## DATA LISTING
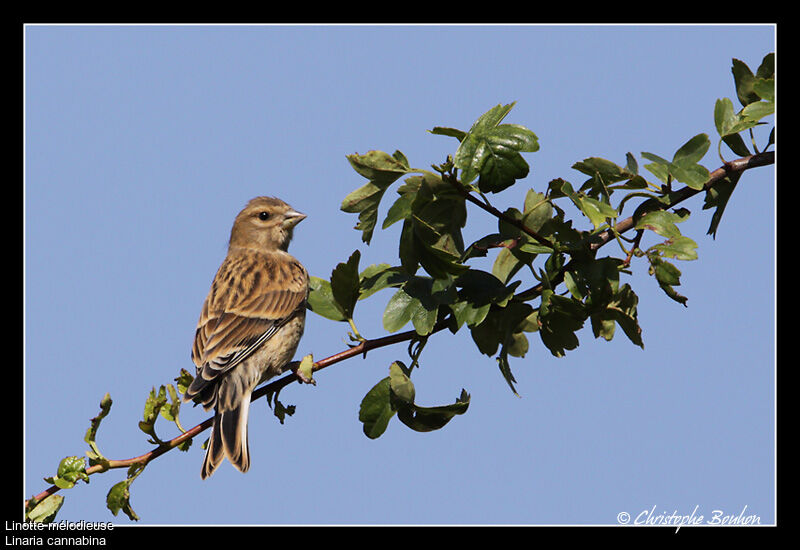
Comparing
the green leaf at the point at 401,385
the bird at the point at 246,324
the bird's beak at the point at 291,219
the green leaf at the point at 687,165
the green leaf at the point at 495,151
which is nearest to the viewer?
the green leaf at the point at 495,151

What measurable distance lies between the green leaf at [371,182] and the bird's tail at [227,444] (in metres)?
2.06

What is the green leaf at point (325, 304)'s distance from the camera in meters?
4.55

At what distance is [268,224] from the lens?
8.47 metres

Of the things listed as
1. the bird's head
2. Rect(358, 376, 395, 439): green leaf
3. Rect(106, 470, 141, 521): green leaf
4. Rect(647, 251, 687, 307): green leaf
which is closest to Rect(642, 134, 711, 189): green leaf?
Rect(647, 251, 687, 307): green leaf

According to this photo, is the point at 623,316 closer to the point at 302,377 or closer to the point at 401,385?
the point at 401,385

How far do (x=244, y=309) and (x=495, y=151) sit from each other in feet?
12.8

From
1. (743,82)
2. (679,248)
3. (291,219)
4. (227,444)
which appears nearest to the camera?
(679,248)

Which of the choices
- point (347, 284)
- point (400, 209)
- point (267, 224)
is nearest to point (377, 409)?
point (347, 284)

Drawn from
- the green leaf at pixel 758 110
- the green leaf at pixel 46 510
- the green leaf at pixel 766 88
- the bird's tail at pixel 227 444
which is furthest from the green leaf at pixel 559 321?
the green leaf at pixel 46 510

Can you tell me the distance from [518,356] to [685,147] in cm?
160

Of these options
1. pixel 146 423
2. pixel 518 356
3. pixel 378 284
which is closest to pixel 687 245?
pixel 518 356

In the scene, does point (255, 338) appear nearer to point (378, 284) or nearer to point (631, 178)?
point (378, 284)

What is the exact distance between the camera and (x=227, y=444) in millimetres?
5402

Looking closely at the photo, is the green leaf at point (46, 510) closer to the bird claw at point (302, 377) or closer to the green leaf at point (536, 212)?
the bird claw at point (302, 377)
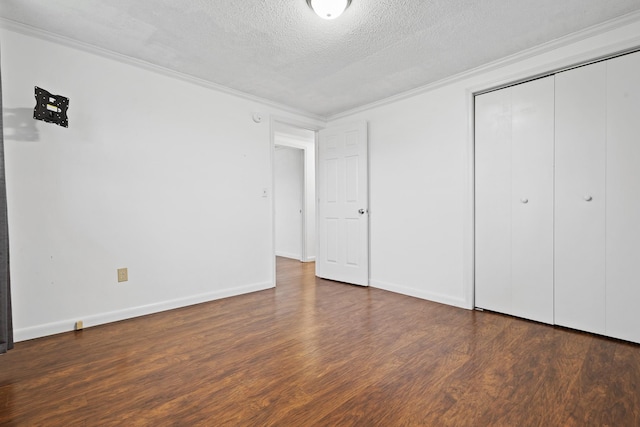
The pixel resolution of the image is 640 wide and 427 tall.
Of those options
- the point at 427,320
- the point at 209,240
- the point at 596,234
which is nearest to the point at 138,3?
the point at 209,240

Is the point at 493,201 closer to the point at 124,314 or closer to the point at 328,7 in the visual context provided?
the point at 328,7

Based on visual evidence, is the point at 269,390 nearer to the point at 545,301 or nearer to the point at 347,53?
the point at 545,301

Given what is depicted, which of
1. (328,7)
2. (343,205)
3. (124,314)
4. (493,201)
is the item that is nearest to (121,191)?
(124,314)

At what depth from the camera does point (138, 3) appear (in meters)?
2.07

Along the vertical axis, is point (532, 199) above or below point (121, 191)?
below

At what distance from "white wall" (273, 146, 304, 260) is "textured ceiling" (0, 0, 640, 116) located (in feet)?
10.2

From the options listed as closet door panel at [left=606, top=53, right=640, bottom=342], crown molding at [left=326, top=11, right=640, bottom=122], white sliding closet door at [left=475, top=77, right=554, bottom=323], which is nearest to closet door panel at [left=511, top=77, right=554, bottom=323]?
white sliding closet door at [left=475, top=77, right=554, bottom=323]

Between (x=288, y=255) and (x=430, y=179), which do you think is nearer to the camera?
(x=430, y=179)

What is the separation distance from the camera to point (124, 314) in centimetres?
282

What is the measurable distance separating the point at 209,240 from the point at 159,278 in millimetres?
627

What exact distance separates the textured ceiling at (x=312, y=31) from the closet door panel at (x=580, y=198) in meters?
0.49

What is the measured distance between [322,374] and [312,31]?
2.46 meters

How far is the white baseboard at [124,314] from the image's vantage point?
2.38m

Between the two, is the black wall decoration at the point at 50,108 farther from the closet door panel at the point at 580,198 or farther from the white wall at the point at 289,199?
the closet door panel at the point at 580,198
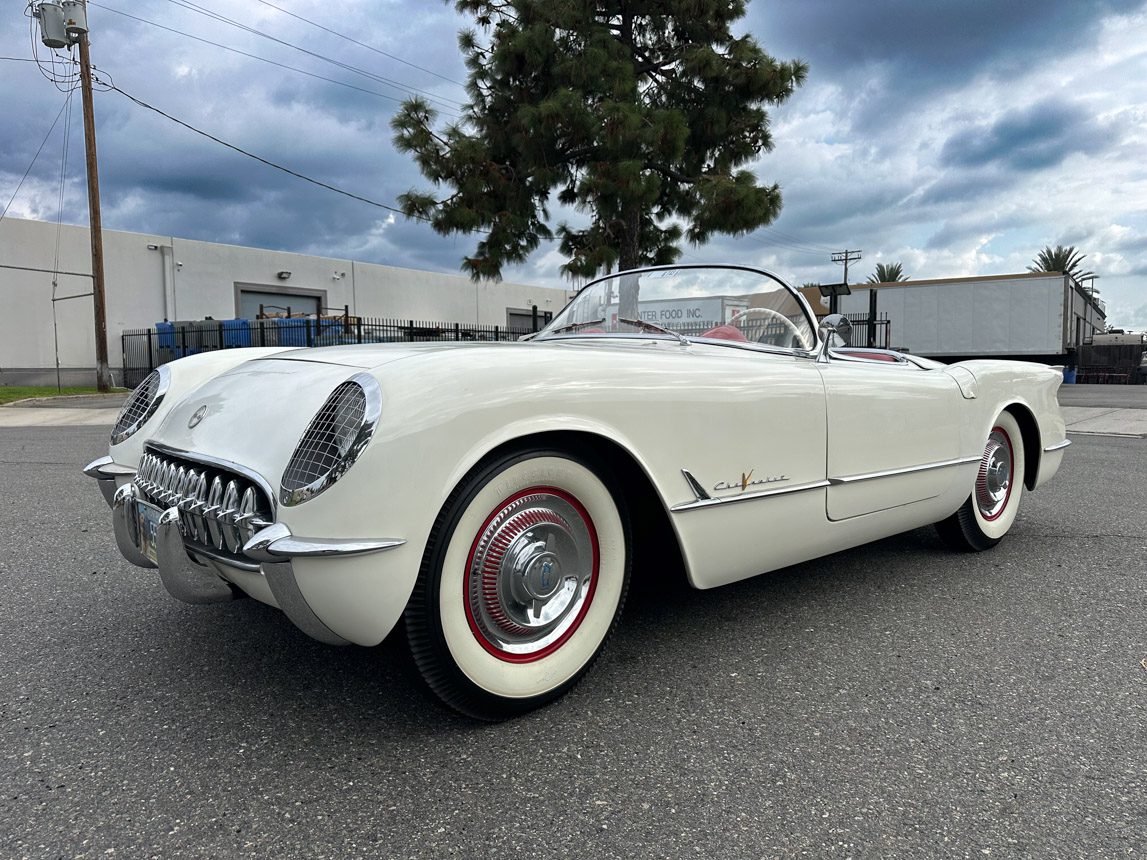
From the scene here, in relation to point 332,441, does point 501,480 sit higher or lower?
lower

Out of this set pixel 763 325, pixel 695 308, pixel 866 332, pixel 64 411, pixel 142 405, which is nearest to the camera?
pixel 142 405

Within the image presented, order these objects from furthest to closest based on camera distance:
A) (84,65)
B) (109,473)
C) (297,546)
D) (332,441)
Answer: (84,65)
(109,473)
(332,441)
(297,546)

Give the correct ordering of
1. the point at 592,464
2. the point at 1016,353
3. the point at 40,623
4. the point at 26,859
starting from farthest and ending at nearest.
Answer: the point at 1016,353
the point at 40,623
the point at 592,464
the point at 26,859

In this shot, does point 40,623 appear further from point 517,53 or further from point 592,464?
point 517,53

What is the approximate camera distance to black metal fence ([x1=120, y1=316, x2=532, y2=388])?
60.2 feet

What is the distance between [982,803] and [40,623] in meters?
2.86

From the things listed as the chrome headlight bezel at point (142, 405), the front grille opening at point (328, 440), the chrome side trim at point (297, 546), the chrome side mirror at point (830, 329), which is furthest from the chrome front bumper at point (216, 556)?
the chrome side mirror at point (830, 329)

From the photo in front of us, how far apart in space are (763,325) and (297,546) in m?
2.03

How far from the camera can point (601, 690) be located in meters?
2.16

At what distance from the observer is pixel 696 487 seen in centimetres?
220

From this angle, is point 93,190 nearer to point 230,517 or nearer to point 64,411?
point 64,411

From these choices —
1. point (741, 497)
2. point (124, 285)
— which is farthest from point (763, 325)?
point (124, 285)

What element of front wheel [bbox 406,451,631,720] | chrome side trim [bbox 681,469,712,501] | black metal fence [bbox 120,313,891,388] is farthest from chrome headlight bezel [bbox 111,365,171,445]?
black metal fence [bbox 120,313,891,388]

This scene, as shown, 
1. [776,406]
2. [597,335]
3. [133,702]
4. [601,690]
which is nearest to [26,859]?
[133,702]
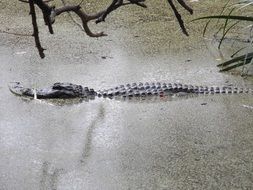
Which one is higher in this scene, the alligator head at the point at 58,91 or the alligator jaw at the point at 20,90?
the alligator head at the point at 58,91

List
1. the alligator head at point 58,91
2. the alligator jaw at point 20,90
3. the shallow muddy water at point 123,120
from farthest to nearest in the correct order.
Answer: the alligator jaw at point 20,90 < the alligator head at point 58,91 < the shallow muddy water at point 123,120

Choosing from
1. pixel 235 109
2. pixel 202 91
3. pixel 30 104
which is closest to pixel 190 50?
pixel 202 91

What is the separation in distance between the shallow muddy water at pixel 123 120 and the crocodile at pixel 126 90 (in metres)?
0.05

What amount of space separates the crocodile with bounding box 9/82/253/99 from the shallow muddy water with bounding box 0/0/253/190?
0.17 feet

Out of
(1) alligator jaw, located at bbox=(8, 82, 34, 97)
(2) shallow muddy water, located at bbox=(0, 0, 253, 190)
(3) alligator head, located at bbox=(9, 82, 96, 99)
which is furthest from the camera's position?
(1) alligator jaw, located at bbox=(8, 82, 34, 97)

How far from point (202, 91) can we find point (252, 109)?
419 millimetres

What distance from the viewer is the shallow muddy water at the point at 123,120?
2.70 meters

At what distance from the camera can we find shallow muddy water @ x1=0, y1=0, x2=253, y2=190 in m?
2.70

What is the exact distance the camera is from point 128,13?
6062mm

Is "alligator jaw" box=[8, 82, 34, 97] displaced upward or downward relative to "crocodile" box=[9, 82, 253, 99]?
downward

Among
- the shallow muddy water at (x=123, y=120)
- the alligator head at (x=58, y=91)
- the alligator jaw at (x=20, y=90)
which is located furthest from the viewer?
the alligator jaw at (x=20, y=90)

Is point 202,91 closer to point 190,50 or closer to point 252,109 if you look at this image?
point 252,109

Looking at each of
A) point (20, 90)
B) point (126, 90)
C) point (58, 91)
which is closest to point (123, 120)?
point (126, 90)

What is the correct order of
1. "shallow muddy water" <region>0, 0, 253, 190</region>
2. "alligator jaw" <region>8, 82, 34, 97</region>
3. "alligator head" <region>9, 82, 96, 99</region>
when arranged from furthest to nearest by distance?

## WRITTEN TASK
Return the records exactly. Don't carry the pictures over.

## EXERCISE ANSWER
Comparing
the green leaf at the point at 401,385
the bird at the point at 246,324
the bird's beak at the point at 291,219
the green leaf at the point at 687,165
the green leaf at the point at 495,151
which is nearest to the viewer?
the green leaf at the point at 495,151

What measurable distance lies between the green leaf at [371,182] and the bird's tail at [227,444] (in metres)?
2.06

What is the green leaf at point (325, 304)'s distance from the camera in meters?
4.55

At what distance is [268,224] from the lens?
8.47 metres

Of the things listed as
1. the bird's head
2. Rect(358, 376, 395, 439): green leaf
3. Rect(106, 470, 141, 521): green leaf
4. Rect(647, 251, 687, 307): green leaf
which is closest to Rect(642, 134, 711, 189): green leaf?
Rect(647, 251, 687, 307): green leaf

According to this photo, is the point at 623,316 closer to the point at 302,377 or closer to the point at 401,385?
the point at 401,385

How far do (x=244, y=309) and (x=495, y=151) sit from each other in feet?
12.8

From
1. (743,82)
2. (679,248)
3. (291,219)
4. (227,444)
which appears nearest to the camera?
(679,248)

Which of the choices
- point (347, 284)
- point (400, 209)
- point (267, 224)
is nearest to point (377, 409)?
point (347, 284)

Drawn from
- the green leaf at pixel 758 110
- the green leaf at pixel 46 510
- the green leaf at pixel 766 88
- the bird's tail at pixel 227 444
which is furthest from the green leaf at pixel 559 321?
the green leaf at pixel 46 510

Can you tell me the distance from [518,356] to [685,147] in cm?
160

Of these options
1. pixel 146 423
2. pixel 518 356
3. pixel 378 284
which is closest to pixel 687 245?
pixel 518 356

In the scene, does point (255, 338) appear nearer to point (378, 284) or nearer to point (631, 178)?
point (378, 284)

What is the exact distance between the camera and (x=227, y=444) in millimetres?
5402

Looking closely at the photo, is the green leaf at point (46, 510) closer to the bird claw at point (302, 377) or closer to the green leaf at point (536, 212)?
the bird claw at point (302, 377)
The pixel resolution of the image is 640 wide and 427 tall.
Of those options
- the point at 427,320
- the point at 209,240
- the point at 596,234
which is nearest to the point at 138,3?
the point at 209,240

Is the point at 493,201 closer to the point at 124,314 or closer to the point at 328,7 in the visual context provided?
the point at 328,7

Based on visual evidence, is the point at 269,390 nearer to the point at 545,301 or nearer to the point at 347,53?
the point at 545,301

Given what is depicted, which of
1. (328,7)
2. (343,205)
3. (124,314)
4. (493,201)
is the item that is nearest to (121,191)?
(124,314)

At what depth from the camera does point (138, 3) appear (in meters)?
2.07

Along the vertical axis, is point (532, 199) above or below point (121, 191)?
below

At what distance from "white wall" (273, 146, 304, 260) is "textured ceiling" (0, 0, 640, 116) located (in feet)?
10.2

From the options listed as closet door panel at [left=606, top=53, right=640, bottom=342], crown molding at [left=326, top=11, right=640, bottom=122], white sliding closet door at [left=475, top=77, right=554, bottom=323], which is nearest to closet door panel at [left=511, top=77, right=554, bottom=323]?
white sliding closet door at [left=475, top=77, right=554, bottom=323]

Between (x=288, y=255) and (x=430, y=179), which do you think is nearer to the camera?
(x=430, y=179)

What is the separation distance from the camera to point (124, 314) in centimetres?
282

What is the measurable distance separating the point at 209,240 from the point at 159,278 in millimetres?
627

What exact distance separates the textured ceiling at (x=312, y=31) from the closet door panel at (x=580, y=198) in meters?
0.49

What is the measured distance between [322,374] and [312,31]?
2.46 meters

How far is the white baseboard at [124,314] from the image's vantage point?
2.38m

Between the two, is the black wall decoration at the point at 50,108 farther from the closet door panel at the point at 580,198 or farther from the white wall at the point at 289,199?
the closet door panel at the point at 580,198
From the scene here, in relation to point 332,441, does point 501,480 sit higher or lower?
lower

Out of this set pixel 763 325, pixel 695 308, pixel 866 332, pixel 64 411, pixel 142 405, which is nearest to the camera?
pixel 142 405

Within the image presented, order these objects from furthest to closest based on camera distance:
A) (84,65)
B) (109,473)
C) (297,546)
D) (332,441)
Answer: (84,65)
(109,473)
(332,441)
(297,546)

Give the correct ordering of
1. the point at 592,464
2. the point at 1016,353
3. the point at 40,623
4. the point at 26,859
starting from farthest and ending at nearest.
Answer: the point at 1016,353
the point at 40,623
the point at 592,464
the point at 26,859

In this shot, does point 40,623 appear further from point 517,53 or further from point 592,464?
point 517,53

What is the approximate camera distance to black metal fence ([x1=120, y1=316, x2=532, y2=388])?
60.2 feet

What is the distance between [982,803] and [40,623] in meters?
2.86

From the things listed as the chrome headlight bezel at point (142, 405), the front grille opening at point (328, 440), the chrome side trim at point (297, 546), the chrome side mirror at point (830, 329), which is furthest from the chrome front bumper at point (216, 556)?
the chrome side mirror at point (830, 329)

From the photo in front of us, how far apart in space are (763,325) and (297,546) in m?
2.03

How far from the camera can point (601, 690) be located in meters?
2.16

At what distance from the observer is pixel 696 487 seen in centimetres?
220

From this angle, is point 93,190 nearer to point 230,517 or nearer to point 64,411?
point 64,411

From these choices —
1. point (741, 497)
2. point (124, 285)
— which is farthest from point (763, 325)?
point (124, 285)

What element of front wheel [bbox 406,451,631,720] | chrome side trim [bbox 681,469,712,501] | black metal fence [bbox 120,313,891,388] is farthest from chrome headlight bezel [bbox 111,365,171,445]?
black metal fence [bbox 120,313,891,388]

This scene, as shown, 
1. [776,406]
2. [597,335]
3. [133,702]
4. [601,690]
which is nearest to [26,859]?
[133,702]
Which one is higher in this scene, the alligator head at the point at 58,91 or the alligator jaw at the point at 20,90?
the alligator head at the point at 58,91

List
1. the alligator head at point 58,91
2. the alligator jaw at point 20,90
3. the shallow muddy water at point 123,120
from farthest to nearest in the correct order.
Answer: the alligator jaw at point 20,90 < the alligator head at point 58,91 < the shallow muddy water at point 123,120

Choosing from
1. pixel 235 109
2. pixel 202 91
3. pixel 30 104
which is closest to pixel 190 50?
pixel 202 91

What is the separation in distance between the shallow muddy water at pixel 123 120 and the crocodile at pixel 126 90 (in metres)?
0.05

What amount of space separates the crocodile with bounding box 9/82/253/99 from the shallow muddy water with bounding box 0/0/253/190?
0.17 feet

Out of
(1) alligator jaw, located at bbox=(8, 82, 34, 97)
(2) shallow muddy water, located at bbox=(0, 0, 253, 190)
(3) alligator head, located at bbox=(9, 82, 96, 99)
which is furthest from the camera's position?
(1) alligator jaw, located at bbox=(8, 82, 34, 97)

How far from point (202, 91) can we find point (252, 109)?
419 millimetres

What distance from the viewer is the shallow muddy water at the point at 123,120?
2.70 meters

At what distance from the camera can we find shallow muddy water @ x1=0, y1=0, x2=253, y2=190 in m?
2.70

What is the exact distance the camera is from point 128,13?
6062mm

Is "alligator jaw" box=[8, 82, 34, 97] displaced upward or downward relative to "crocodile" box=[9, 82, 253, 99]?
downward

Among
- the shallow muddy water at (x=123, y=120)
- the alligator head at (x=58, y=91)
- the alligator jaw at (x=20, y=90)
which is located furthest from the viewer?
the alligator jaw at (x=20, y=90)

Is point 202,91 closer to point 190,50 or closer to point 252,109 if you look at this image?
point 252,109

Looking at each of
A) point (20, 90)
B) point (126, 90)
C) point (58, 91)
which is closest to point (123, 120)?
point (126, 90)

What is the correct order of
1. "shallow muddy water" <region>0, 0, 253, 190</region>
2. "alligator jaw" <region>8, 82, 34, 97</region>
3. "alligator head" <region>9, 82, 96, 99</region>
when arranged from furthest to nearest by distance?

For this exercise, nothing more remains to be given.